Xian Zhi era hijo del famoso calígrafo Yi Zhi. Cuando su padre trabajaba en el estudio, el pequeño solía contemplar cómo trazaba los ideogramas en el papel de arroz. Con los pinceles chorreando tinta, el artista plasmaba espíritu y personalidad en los papeles. Poco a poco, el hijo también adquirió el hábito de escribir. A los pocos meses progresó tanto que los amigos y vecinos empezaron a alabarlo sin cesar. El pequeño se sentía engreído creyéndose ya un buen calígrafo.
Cierto día escribió una docena de caracteres y se los mostró a su padre, esperando de él un generoso elogio. Después de examinarlo un momento, el famoso calígrafo, que se había dado cuenta de la vanidad de su hijo, no hizo ningún comentario. Cogió el pincel y agregó un pequeño trazo en un ideograma, convirtiéndolo en otro carácter distinto, y le dijo:
—Enséñaselo a tu madre, a ver qué dice.
El pequeño fue a buscar a su madre en espera de un juicio alentador.
—Mamá, ¡mira lo que he escrito! Se parece al estilo de mi padre, ¡a que sí!
Aunque la señora no era calígrafa, entendía la técnica de ese arte y solía emitir unas opiniones muy acertadas al respecto. Después de mirar durante un instante la obra de su hijo, le dijo:
—Has progresado, pero te falta mucho para conseguir el brío y la perfección de su caligrafía.

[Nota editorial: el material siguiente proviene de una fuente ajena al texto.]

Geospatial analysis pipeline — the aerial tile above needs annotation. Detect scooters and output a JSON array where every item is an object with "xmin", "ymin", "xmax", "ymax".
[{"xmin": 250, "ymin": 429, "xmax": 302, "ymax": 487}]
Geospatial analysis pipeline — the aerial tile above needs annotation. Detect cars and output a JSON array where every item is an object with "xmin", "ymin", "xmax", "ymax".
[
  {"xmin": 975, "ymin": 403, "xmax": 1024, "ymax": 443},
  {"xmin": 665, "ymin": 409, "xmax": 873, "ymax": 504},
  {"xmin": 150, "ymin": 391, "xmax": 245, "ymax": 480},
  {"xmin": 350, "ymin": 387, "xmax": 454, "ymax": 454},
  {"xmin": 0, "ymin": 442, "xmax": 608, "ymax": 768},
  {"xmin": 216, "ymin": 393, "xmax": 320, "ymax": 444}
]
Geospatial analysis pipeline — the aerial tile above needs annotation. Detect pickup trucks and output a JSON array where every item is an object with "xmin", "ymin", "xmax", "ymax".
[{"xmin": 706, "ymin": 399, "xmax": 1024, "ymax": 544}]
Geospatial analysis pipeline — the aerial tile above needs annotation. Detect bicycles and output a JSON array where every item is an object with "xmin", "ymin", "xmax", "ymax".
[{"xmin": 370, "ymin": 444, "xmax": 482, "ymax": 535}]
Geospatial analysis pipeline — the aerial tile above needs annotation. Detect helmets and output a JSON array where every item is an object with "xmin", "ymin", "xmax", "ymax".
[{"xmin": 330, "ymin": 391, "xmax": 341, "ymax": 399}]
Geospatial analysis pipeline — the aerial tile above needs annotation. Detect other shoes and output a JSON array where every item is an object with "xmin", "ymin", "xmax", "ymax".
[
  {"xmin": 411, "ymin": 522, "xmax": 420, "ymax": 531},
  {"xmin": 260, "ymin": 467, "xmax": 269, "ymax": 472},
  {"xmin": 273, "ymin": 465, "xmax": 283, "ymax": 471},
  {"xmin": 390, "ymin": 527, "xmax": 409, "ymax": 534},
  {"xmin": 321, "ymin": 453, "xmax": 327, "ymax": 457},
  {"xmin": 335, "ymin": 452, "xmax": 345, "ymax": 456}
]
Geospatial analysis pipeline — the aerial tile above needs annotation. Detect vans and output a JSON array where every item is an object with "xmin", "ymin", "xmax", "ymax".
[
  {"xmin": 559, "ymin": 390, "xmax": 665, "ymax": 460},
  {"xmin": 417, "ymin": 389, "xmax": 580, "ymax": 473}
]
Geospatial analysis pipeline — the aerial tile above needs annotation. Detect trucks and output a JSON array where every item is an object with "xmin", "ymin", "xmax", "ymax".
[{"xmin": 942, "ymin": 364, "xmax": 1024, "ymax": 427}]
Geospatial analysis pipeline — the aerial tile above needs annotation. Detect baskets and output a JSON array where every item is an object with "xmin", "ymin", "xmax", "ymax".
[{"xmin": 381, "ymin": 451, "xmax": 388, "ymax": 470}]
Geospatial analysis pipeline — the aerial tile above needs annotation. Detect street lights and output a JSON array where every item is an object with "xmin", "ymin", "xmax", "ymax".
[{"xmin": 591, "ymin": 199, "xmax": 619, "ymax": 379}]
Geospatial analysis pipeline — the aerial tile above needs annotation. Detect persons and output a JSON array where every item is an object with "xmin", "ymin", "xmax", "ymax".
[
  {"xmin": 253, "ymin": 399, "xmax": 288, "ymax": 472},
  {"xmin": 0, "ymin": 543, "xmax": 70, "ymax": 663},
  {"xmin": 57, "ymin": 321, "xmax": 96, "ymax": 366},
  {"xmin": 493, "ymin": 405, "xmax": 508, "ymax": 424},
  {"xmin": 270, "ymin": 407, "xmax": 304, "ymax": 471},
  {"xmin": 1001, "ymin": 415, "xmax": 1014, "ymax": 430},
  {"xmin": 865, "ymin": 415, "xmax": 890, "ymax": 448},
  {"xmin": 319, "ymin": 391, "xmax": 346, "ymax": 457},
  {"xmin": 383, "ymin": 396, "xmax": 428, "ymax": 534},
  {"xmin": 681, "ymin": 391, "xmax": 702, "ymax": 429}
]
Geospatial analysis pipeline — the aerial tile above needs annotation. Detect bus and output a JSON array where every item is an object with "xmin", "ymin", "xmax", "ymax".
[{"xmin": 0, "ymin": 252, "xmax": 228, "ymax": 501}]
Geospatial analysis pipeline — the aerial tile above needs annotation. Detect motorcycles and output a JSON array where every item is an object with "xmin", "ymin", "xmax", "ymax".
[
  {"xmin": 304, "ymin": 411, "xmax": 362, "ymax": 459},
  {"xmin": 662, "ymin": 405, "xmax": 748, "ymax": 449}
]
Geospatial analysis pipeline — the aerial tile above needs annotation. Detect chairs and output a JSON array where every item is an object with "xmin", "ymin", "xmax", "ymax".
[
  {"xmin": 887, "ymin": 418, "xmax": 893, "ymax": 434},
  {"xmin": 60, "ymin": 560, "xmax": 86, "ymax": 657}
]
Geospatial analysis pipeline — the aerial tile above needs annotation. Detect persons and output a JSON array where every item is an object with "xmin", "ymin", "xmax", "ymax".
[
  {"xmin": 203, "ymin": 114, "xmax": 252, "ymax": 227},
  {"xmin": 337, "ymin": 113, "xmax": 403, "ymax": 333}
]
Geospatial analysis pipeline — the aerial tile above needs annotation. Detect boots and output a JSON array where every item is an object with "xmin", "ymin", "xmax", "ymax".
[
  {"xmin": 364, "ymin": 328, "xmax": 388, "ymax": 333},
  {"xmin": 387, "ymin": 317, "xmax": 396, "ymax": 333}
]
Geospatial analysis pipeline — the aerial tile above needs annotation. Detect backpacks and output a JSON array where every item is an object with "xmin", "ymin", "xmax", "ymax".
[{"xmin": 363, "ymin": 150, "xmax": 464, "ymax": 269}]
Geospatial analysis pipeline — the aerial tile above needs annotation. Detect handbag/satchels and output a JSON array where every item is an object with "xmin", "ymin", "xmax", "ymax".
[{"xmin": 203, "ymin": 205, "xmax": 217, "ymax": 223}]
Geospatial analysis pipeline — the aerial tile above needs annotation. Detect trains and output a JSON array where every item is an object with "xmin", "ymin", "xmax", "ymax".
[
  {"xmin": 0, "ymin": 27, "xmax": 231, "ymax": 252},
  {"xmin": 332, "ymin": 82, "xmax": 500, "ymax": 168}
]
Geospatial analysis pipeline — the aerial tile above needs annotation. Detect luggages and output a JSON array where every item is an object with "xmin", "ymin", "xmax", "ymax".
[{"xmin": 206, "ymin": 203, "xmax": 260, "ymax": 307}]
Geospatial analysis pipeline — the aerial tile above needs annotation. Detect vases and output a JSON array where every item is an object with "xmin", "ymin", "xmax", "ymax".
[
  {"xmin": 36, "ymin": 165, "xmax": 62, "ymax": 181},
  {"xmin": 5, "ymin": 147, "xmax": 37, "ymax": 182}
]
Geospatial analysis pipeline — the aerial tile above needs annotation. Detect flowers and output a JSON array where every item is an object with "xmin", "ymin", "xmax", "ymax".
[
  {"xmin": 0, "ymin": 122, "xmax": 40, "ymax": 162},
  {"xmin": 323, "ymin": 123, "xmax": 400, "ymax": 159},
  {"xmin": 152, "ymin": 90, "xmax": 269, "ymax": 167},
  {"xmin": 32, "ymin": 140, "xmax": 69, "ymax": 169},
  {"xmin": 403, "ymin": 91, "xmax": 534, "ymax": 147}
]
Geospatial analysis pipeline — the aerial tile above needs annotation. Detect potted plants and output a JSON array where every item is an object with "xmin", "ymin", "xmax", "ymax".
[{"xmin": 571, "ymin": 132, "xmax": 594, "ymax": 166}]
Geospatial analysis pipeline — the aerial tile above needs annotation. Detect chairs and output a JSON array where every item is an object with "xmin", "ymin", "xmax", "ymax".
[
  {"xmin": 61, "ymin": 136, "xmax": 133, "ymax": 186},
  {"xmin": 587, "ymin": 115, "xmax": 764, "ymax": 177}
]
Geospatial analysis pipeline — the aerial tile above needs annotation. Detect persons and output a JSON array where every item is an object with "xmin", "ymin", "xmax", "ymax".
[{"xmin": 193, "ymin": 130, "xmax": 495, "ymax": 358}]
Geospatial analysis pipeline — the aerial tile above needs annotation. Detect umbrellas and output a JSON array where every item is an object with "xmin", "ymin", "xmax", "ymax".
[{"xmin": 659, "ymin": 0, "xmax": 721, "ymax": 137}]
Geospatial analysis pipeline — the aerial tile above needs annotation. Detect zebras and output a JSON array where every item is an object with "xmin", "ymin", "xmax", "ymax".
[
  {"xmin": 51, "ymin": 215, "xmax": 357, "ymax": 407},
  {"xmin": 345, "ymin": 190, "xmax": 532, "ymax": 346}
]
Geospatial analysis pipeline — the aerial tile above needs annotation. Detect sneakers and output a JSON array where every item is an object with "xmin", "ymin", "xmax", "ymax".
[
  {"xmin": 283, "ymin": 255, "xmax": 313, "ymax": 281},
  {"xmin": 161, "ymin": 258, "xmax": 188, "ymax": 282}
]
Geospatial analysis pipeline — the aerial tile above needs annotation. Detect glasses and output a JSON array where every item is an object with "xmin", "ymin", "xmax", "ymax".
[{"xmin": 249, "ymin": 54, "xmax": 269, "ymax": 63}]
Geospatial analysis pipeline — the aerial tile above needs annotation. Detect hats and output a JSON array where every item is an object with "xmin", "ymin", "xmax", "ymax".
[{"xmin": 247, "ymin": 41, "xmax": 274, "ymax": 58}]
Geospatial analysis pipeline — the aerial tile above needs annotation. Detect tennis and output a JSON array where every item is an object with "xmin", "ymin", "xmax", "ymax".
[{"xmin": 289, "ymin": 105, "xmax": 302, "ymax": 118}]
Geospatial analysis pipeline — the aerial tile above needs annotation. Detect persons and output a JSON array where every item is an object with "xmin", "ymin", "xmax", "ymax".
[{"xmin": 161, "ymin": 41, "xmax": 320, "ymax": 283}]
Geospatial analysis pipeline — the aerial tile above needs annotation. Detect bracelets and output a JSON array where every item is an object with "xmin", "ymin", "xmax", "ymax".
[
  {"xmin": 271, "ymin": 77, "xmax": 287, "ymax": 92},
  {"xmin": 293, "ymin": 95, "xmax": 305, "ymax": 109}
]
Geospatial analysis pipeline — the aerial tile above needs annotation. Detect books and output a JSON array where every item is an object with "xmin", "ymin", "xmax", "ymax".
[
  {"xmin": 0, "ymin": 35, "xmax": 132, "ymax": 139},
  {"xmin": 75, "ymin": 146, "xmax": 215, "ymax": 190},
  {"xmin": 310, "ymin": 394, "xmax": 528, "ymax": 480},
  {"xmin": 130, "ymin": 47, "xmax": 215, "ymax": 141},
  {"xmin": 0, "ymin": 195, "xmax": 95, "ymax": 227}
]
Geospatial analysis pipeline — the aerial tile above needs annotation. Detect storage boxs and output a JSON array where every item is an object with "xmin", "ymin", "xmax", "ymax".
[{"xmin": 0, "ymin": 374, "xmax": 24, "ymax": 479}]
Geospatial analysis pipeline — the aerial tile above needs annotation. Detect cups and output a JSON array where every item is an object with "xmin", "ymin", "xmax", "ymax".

En este carácter que has escrito, sólo este trazo se parece mucho a su estilo, y lo demás no tiene nada que ver señaló, poniendo el dedo justo en el trazo que acababa de agregar el calígrafo.
Avergonzado, el niño se dirigió a su padre y le preguntó:
—Después de tantos días de práctica, ¿por qué no he podido dominar aún el secreto de tu arte?
—Es muy sencillo, hijo, ¿ves las tinajas que hay en el patio? Cuando empecé a aprender la caligrafía, me dijeron que había que llenar de agua las dieciocho tinajas. Y el día que se agotara el agua haciendo tinta para los ejercicios, sería un buen calígrafo. Lo hice, por eso escribo mejor.
Sin decir una palabra más, el niño entendió perfectamente. Corrió hacia el patio y durante toda la mañana estuvo trabajando para llenar de agua aquellas enormes tinajas. Se puso a practicar día y noche.
Veinte años después, cuando agotó la última gota del agua, llegó a tal dominio de la caligrafía china que fue consagrado como el «Santo de los Pinceles».